En dehors de tout ça, les distributions reposent pour la plupart sur un fonds commun de commandes d'administration simples. Dans la majorité des cas, ce sont les interfaces graphiques qui viennent se greffer sur celles-ci qui vont faire la différence.

GUI vs. CLI

Les distributions grand public comme Ubuntu, OpenSUSE ou Fedora vous facilitent – ou alors vous compliquent – la tâche en configurant le système à votre place à l'aide d'une panoplie d'assistants automatiques. L'ambition explicite des distributions comme Ubuntu et de ses dérivées consiste en effet à fournir un « Linux pour tous », installable par des utilisateurs novices sans qu'ils aient à plonger les mains dans le cambouis.

À l'inverse, les distributions « brutes de décoffrage » comme Arch, Void, Alpine ou Gentoo vous compliquent – ou alors vous facilitent – la tâche en supposant que vous gérez manuellement chaque étape de l'installation et de la configuration du système.

Elle est où ma souris ?

Terminal

Notez ici qu'en temps normal, et à quelques rares exceptions près, un serveur Linux ne disposera pas d'interface graphique. La seule façon d'interagir avec le système, ce sera en mode texte par le biais d'un interpréteur de commandes.

La configuration par défaut

Contrairement aux systèmes propriétaires comme Microsoft Windows ou macOS, Linux offre le choix parmi toute une panoplie d'interfaces graphiques différentes, de l'environnement de bureau complet comme KDE, GNOME, Xfce, MATE ou Cinnamon jusqu'au simple gestionnaire de fenêtres comme Openbox, Fluxbox, Enlightenment, IceWM, i3 ou LXQt. La liste n'est pas exhaustive.

Bureau KDE

Chacune de ces interfaces dispose de sa propre ergonomie, parfois aussi de sa propre panoplie de logiciels bien intégrés, et il est tout à fait possible de configurer une bonne douzaine de postes de travail Linux à l'aspect et à l'ergonomie rigoureusement différents. Cette diversité a de quoi dérouter les débutants. Elle motive également les experts à s'engager dans des discussions aussi passionnées que celles qui peuvent porter sur les mérites respectifs des clubs de foot ou des marques de voitures ou de motos.

Bureau Xfce

Certaines distributions favorisent l'une ou l'autre interface. D'autres en intègrent plusieurs et laissent l'utilisateur choisir son environnement de bureau préféré lors de l'installation.

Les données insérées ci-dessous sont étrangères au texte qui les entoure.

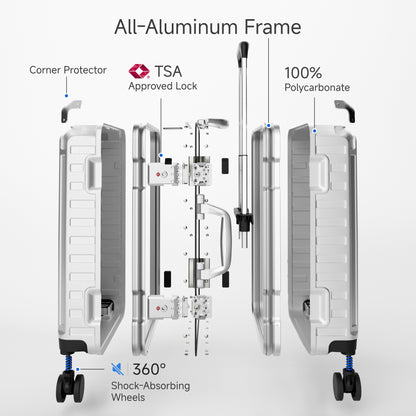 All-Aluminum Frame

Corner Protector

TSA
Approved Lock

100%
Polycarbonate

360°
Shock-Absorbing
Wheels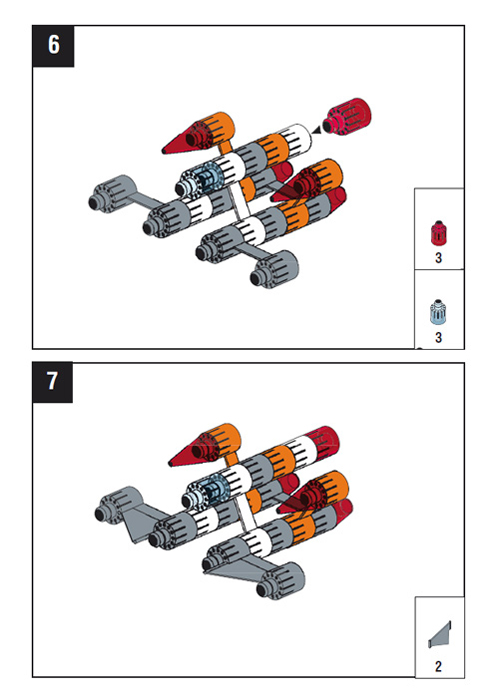 6

3

3

7

2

La qualité de la documentation

Read The Fucking Manual

Les distributions « brutes de décoffrage » comme Arch, Void, Gentoo ou LFS (Linux From Scratch) se distinguent à peu près toutes par une documentation exceptionnelle. Étant donné que l'installation, la configuration et la maintenance de ces systèmes nécessitent constamment de plonger les mains dans le cambouis, une bonne documentation est tout simplement vitale.

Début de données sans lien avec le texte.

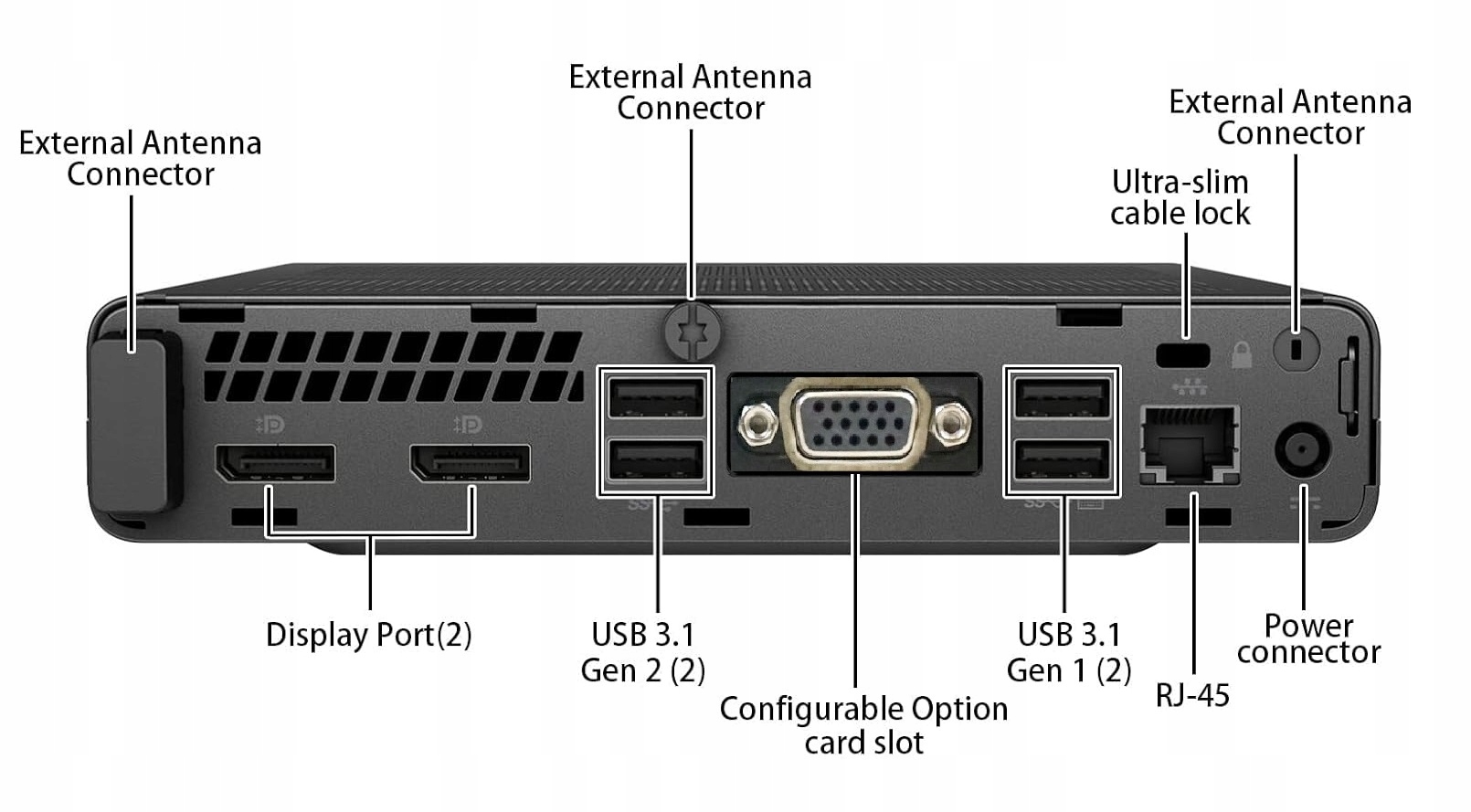 External Antenna Connector

External Antenna Connector

External Antenna Connector

Ultra-slim cable lock

Display Port(2)

USB 3.1 Gen 2 (2)

Configurable Option card slot

USB 3.1 Gen 1 (2)

RJ-45

Power connector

La documentation en ligne de Red Hat Enterprise Linux est également très complète. Les utilisateurs de distributions clonées comme Rocky Linux ou AlmaLinux peuvent également s'en servir, étant donné que leurs systèmes sont binairement compatibles.

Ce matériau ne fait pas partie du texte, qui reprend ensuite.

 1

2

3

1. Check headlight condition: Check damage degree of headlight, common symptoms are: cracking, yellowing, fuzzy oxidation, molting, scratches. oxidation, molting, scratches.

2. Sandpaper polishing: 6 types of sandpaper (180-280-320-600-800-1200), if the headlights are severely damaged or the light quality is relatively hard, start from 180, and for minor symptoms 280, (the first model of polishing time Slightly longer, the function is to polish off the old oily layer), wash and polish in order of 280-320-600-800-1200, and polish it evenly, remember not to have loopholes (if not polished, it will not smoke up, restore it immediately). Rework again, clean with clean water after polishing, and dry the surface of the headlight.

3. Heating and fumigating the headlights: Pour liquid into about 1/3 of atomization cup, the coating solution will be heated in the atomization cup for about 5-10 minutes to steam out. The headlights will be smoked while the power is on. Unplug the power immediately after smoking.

La distribution Ubuntu dispose d'une documentation très bien faite sur deux niveaux. Le volet « poste de travail » s'adresse aux débutants, dans un langage accessible aux non-informaticiens. La documentation « serveur » est plus technique et offre un guide d'administration système assez bien fait et qui couvre toutes sortes de scénarios.

En dehors des documents officiels, certaines distributions bénéficient d'une excellente documentation rédigée par des tiers, comme le Debian Administrator's Handbook de Raphaël Hertzog.

Un peu de pédagogie

Je fais exprès de ne pas vous insérer les liens vers tous ces portails avec leurs milliers de pages de documentation. Comme ça vous n'allez pas partir en courant, du moins pas tout de suite. Pour l'instant, restez ici avec moi et contentez-vous de retenir le simple fait que la qualité de la documentation varie énormément selon les distributions.